The thing about being trans that cisgender folks sometimes seem to have trouble understanding is that most of us don’t actually spend a lot of our time thinking about being trans. This is because, despite what the anti-trans bigots out there would like you to believe, being transgender isn’t an ideology, it’s just something we are — like being tall or short, left handed or right handed, preferring chocolate ice cream or lemon sorbet. I don’t think about my preference for lemon sorbet unless I happen to be ordering dessert, and I don’t usually think about my gender much unless someone else is making trouble about it.

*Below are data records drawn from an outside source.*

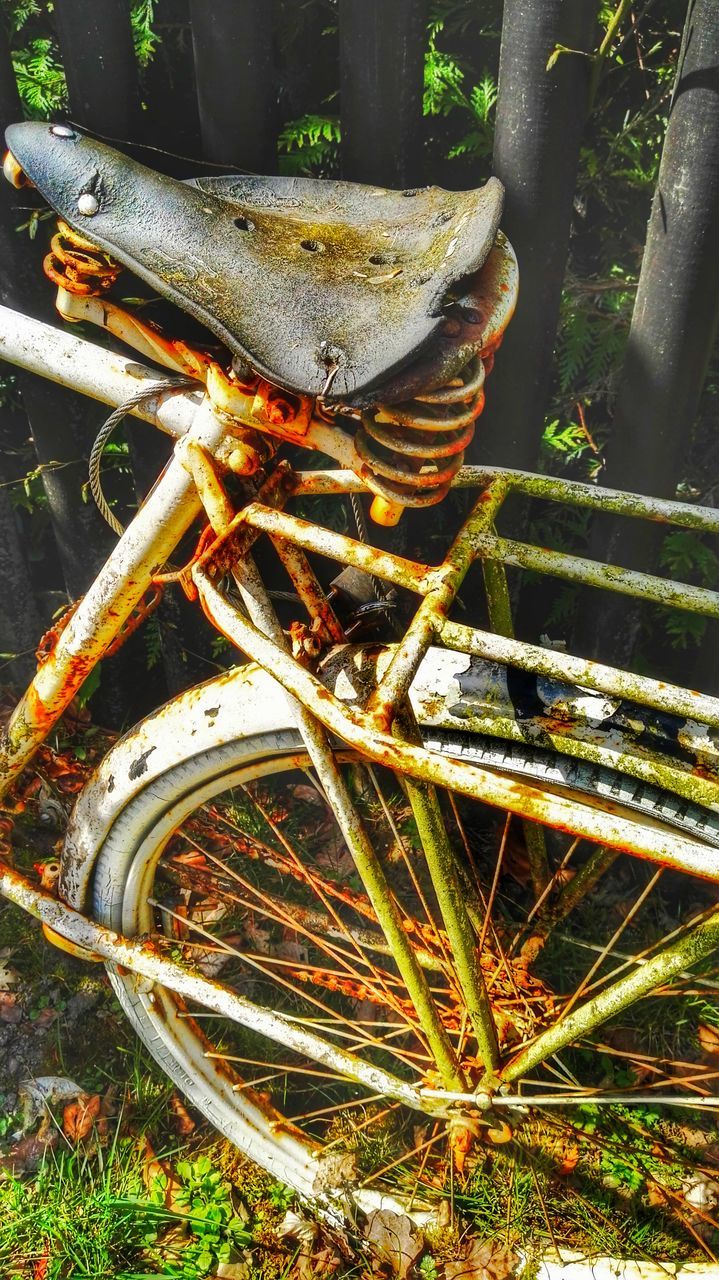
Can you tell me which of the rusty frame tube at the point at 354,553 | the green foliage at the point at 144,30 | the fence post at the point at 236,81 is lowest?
the rusty frame tube at the point at 354,553

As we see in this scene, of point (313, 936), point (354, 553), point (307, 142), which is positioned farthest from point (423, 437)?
point (313, 936)

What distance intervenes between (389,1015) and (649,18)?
7.85 ft

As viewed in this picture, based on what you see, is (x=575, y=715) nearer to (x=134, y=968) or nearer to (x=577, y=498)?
(x=577, y=498)

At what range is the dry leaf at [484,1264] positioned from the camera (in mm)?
2002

Which brings me to the real issue at hand: Lately I, like many other trans people, have been thinking a lot more than usual about being trans. It isn’t because I want to — I would much rather be thinking about what I want to teach in my next Torah study, or the upcoming season of Star Trek: Strange New Worlds, or board games. But due to the world having been delivered into the hands of the attribute of harsh judgment (or in less kabbalistic terms, due to the world having apparently lost its ever loving mind), many trans folks, particularly those of us living in the United States and in the United Kingdom, are having to cope with life under a government that actively hates us and wants us to vanish from the face of this earth — more than usual, I mean.
The urgency of this situation has caused me to rethink somewhat my stance on being a “trans rabbi.” I still bristle somewhat at the idea of being pigeonholed like that, because — and I say this hopefully without arrogance — I feel like I have a much broader Torah to offer than what that somewhat limited phrase implies. But I cannot deny that these days I am feeling more like a trans rabbi than ever.
When I say that, I mean it in two different ways: I feel like a trans rabbi, in that I feel singled out and imperiled in specific ways the majority of my congregants — the ones who aren’t trans, anyway — cannot directly relate to. There is a unique kind of dread that results when you and people like you are being steadily erased from official existence day by day. Like many people around me, I am trying to do everything I can to speak out against encroaching fascism, to protest, to resist — both because it is the right thing do do, and because of the need to model this behavior for those who look to me as some kind of moral exemplar. But I’d be lying if I said I didn’t feel a great deal of hesitation to put myself in any kind of situation where I might be arrested — because I am extremely aware that doing so would likely result in my being sent to a men’s prison where I as a trans woman would be in serious danger of getting raped and murdered. That is the kind of knowledge that tends to impact a person’s thinking about resistance.
At the same time, the other way in which I feel more like a trans rabbi these days is in a heightened sense of my own obligation to speak out more forcefully than ever about the inherent dignity and worth of transgender people specifically from a religious standpoint. As a rabbi, I have a very particular perspective on the anti-trans rhetoric of the current moment, which often tends to present itself as being rooted in traditional religious values when in reality it is anything but. It is vitally important, in the midst of the religious right’s attack on our nation’s core principles, not to cede ownership of religion to fascists who misappropriate the trappings of religion in the name of a twisted and hateful ideology.
One of the worst things about living in a time like this is the way everything tends to get warped in a manner corresponding to the harshness of the times. Even otherwise sane and loving people all too easily lose track of their inner sweetness because a climate of fear and hatred is corrosive to our sense of self. In such an environment, we all need to adapt in order to survive. The challenge before us is how to adapt without losing track of who we really are. For me, that involves hanging on to a belief in the transformative power of rachamim (mercy) in a world which often laughs at simple human kindness. The only way forward, I have to believe, involves stubbornly asserting our own humanity and the humanity of others in the face of overwhelming pressure from the powers that be to get us to stop doing so. To paraphrase Rabban Gamliel: In a place where there is no humanity, how much more important is it to strive to be human.